Documentation

Architecture

Learn Steno's two-layer design and core dictation pipeline.

Two Layer Design

Steno follows a strict two-layer structure:

  • StenoKit/
    • pure Swift package
    • protocols, models, services, actors
    • no UI dependencies
  • Steno/
    • SwiftUI app target
    • DictationController, views, onboarding, settings UI, menu bar wiring

This separation keeps business logic testable and reusable outside UI concerns.

Steno (SwiftUI app)
  -> DictationController
    -> SessionCoordinator (actor)
      -> AudioCaptureService
      -> TranscriptionEngine
      -> CleanupEngine
      -> InsertionService
      -> HistoryStore

Pipeline

High-level runtime flow:

  1. Hotkey event triggers start/stop transitions.
  2. Audio capture service records session audio.
  3. Whisper CLI engine transcribes to raw text.
  4. Snippets and style/lexicon context are applied.
  5. Cleanup engine runs (cloud or local fallback).
  6. Insertion service writes text into target app.
  7. Transcript entry is persisted for history.

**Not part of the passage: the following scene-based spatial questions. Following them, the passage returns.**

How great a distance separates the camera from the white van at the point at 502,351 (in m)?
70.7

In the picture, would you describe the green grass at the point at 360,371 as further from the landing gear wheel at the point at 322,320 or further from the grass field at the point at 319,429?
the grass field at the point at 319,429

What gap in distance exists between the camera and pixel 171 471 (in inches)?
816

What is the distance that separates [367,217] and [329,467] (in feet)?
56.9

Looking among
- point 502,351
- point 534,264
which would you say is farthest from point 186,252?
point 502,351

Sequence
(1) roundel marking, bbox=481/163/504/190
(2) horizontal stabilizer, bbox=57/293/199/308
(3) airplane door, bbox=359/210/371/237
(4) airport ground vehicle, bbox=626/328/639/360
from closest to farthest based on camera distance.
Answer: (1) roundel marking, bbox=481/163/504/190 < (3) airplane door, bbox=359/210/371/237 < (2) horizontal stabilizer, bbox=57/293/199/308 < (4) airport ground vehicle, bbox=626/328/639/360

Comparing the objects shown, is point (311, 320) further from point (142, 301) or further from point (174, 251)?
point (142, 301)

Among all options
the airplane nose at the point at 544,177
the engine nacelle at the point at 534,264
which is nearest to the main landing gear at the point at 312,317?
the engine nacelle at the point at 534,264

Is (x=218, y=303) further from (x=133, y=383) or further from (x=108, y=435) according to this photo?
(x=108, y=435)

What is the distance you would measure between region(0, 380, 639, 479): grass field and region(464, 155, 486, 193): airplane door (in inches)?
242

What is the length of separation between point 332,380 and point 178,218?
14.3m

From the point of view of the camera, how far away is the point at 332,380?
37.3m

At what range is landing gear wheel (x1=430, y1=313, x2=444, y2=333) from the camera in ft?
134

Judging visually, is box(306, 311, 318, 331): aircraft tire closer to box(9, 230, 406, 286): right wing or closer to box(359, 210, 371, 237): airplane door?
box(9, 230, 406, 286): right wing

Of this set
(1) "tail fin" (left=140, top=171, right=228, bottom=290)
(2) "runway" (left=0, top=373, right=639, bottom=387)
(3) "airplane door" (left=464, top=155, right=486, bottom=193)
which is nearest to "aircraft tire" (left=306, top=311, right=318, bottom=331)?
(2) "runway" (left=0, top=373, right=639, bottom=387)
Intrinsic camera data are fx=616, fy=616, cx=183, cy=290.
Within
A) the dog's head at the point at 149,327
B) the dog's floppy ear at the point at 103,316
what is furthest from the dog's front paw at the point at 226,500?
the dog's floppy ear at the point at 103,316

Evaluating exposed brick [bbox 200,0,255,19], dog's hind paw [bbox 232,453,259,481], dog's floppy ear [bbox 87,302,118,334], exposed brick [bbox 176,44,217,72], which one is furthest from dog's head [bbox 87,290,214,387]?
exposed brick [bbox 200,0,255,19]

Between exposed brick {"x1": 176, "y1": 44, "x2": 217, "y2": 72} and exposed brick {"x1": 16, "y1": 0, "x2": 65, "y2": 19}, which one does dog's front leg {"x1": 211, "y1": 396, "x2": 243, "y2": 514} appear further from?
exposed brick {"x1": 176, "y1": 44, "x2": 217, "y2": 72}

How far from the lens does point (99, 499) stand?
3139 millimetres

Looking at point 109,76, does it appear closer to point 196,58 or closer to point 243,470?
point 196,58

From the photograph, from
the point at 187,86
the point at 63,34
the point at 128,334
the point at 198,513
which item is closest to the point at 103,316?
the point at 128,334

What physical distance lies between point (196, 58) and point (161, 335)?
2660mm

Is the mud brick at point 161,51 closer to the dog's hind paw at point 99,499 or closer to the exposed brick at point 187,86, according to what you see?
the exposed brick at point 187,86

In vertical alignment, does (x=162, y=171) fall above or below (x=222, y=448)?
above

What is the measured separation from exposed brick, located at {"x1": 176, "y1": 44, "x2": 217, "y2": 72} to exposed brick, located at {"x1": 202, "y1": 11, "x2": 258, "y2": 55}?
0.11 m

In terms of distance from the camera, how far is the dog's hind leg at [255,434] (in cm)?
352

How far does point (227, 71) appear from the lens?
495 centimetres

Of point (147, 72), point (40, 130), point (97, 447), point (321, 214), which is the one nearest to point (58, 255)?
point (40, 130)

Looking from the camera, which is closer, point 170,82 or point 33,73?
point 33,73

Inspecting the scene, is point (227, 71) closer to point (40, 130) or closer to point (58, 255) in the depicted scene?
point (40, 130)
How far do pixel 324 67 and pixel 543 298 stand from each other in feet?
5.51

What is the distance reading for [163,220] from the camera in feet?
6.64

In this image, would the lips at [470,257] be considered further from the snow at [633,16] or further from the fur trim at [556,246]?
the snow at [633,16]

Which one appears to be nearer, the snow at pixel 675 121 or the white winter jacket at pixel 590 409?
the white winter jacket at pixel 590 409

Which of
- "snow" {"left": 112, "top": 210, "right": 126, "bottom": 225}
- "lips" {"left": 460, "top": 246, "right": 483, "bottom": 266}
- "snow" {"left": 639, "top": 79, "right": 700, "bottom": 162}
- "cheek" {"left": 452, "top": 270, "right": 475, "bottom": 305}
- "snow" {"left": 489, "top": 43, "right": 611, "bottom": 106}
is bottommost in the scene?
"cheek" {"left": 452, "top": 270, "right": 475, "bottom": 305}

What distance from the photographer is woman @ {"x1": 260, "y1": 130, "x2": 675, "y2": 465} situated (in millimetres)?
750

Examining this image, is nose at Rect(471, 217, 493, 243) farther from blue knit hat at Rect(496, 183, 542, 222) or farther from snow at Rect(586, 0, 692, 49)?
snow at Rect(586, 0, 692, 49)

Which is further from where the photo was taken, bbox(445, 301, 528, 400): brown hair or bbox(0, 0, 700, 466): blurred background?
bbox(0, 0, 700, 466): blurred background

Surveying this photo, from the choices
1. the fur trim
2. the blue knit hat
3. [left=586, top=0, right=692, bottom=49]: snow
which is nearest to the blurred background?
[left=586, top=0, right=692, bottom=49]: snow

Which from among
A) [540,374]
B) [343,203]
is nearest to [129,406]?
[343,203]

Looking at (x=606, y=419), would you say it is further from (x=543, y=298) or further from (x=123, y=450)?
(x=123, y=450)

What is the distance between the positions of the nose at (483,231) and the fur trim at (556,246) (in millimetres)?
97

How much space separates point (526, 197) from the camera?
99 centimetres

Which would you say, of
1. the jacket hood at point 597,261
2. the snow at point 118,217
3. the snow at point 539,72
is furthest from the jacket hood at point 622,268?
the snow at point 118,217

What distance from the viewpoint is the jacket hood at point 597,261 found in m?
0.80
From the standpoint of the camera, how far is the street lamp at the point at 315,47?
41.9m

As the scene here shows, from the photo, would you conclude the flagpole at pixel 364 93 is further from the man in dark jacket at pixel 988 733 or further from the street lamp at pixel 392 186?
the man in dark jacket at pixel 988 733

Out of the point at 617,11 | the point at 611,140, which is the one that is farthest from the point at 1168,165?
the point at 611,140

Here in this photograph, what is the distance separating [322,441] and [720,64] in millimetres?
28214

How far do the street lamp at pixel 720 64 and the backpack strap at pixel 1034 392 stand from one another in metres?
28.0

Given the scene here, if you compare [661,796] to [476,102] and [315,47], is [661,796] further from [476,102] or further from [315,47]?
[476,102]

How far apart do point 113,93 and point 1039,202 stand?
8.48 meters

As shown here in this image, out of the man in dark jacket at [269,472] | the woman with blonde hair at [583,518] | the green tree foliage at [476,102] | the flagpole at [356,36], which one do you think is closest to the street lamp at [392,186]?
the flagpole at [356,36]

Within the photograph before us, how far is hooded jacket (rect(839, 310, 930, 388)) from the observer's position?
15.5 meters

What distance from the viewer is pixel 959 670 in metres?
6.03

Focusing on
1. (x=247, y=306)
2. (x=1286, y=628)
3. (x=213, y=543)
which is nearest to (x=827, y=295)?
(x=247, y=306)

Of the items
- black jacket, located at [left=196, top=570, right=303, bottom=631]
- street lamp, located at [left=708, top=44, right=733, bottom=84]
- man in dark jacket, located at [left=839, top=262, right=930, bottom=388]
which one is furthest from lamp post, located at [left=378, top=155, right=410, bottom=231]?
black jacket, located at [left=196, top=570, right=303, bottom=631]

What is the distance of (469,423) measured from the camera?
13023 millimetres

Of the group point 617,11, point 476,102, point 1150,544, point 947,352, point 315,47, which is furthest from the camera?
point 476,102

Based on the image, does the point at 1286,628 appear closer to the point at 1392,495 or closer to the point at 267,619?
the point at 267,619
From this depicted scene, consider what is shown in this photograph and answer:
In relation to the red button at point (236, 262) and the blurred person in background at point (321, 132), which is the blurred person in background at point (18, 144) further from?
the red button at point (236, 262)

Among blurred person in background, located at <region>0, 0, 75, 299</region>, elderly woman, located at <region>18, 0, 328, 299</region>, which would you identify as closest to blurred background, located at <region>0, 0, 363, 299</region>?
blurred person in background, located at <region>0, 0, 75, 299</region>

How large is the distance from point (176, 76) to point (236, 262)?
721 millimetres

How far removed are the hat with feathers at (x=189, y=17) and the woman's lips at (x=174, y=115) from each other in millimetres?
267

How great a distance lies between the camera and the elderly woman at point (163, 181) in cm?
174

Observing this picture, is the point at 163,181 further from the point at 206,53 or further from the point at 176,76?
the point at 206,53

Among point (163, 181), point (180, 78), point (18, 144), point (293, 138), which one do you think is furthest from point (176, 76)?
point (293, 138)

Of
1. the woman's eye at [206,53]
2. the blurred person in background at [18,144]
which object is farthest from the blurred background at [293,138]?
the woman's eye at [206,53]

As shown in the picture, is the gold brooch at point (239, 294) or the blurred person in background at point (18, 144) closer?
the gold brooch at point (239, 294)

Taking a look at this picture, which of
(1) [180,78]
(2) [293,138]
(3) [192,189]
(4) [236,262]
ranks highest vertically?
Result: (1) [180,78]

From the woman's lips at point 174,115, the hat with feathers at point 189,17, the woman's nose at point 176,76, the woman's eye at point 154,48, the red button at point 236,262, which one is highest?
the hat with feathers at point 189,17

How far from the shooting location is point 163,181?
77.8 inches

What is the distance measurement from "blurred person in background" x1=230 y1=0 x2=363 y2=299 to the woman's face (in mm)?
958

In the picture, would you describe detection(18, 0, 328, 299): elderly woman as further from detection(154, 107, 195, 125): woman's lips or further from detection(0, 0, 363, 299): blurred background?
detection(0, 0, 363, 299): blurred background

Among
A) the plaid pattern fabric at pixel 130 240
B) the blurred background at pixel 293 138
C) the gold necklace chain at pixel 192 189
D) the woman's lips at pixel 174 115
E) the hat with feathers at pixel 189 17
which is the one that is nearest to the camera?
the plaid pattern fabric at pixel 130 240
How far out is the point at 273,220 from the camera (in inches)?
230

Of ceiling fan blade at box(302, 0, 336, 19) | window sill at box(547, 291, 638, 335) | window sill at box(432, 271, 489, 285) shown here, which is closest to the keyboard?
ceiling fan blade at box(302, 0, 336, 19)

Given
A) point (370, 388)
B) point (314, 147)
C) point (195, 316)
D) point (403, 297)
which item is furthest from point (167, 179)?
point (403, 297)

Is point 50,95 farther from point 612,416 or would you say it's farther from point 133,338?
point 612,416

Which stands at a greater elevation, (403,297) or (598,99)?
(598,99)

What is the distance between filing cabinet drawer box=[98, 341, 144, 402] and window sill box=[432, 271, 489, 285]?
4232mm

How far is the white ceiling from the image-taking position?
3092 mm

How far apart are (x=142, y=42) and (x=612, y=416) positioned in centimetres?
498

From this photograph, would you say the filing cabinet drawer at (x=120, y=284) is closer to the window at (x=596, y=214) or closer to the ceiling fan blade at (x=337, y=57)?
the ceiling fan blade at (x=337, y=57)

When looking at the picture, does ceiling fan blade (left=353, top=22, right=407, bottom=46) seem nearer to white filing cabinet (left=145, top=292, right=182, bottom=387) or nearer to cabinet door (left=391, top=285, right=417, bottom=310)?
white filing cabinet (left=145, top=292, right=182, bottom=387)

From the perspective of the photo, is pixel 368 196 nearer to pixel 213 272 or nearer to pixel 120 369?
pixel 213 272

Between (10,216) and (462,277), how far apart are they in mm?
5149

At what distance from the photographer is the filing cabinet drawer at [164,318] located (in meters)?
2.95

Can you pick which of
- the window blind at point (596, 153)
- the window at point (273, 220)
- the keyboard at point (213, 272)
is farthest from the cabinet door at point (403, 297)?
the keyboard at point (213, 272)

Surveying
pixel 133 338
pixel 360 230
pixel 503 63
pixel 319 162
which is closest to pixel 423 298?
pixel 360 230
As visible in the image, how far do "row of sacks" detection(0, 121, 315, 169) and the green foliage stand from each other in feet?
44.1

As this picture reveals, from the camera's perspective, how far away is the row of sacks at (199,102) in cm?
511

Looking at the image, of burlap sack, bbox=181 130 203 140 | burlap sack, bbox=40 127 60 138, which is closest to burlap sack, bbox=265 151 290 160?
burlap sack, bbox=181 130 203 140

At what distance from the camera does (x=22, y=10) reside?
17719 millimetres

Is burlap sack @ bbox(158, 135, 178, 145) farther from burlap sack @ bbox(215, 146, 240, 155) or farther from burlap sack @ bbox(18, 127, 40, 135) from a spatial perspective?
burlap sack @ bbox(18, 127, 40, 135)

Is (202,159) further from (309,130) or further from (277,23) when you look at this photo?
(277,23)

Fallback behavior is explicit at multiple stages (cleanup and insertion), which is why Steno remains usable even during partial failures.

Concurrency

Steno follows Swift 6 strict concurrency principles.

  • DictationController is @MainActor for UI orchestration
  • SessionCoordinator is an actor for session isolation
  • domain models are value types and Sendable
  • no singleton-heavy global mutable state in core paths

This reduces race conditions around recording state, cleanup decisions, and history persistence.

Extension Points

Common extension areas for contributors:

  • new cleanup engines conforming to CleanupEngine
  • new insertion transports conforming to InsertionTransport
  • alternative context providers or app-specific behaviors
  • benchmark and validation tooling in StenoBenchmarkCore

When adding behavior, prefer protocol-first interfaces in StenoKit/Protocols and concrete implementations in StenoKit/Services.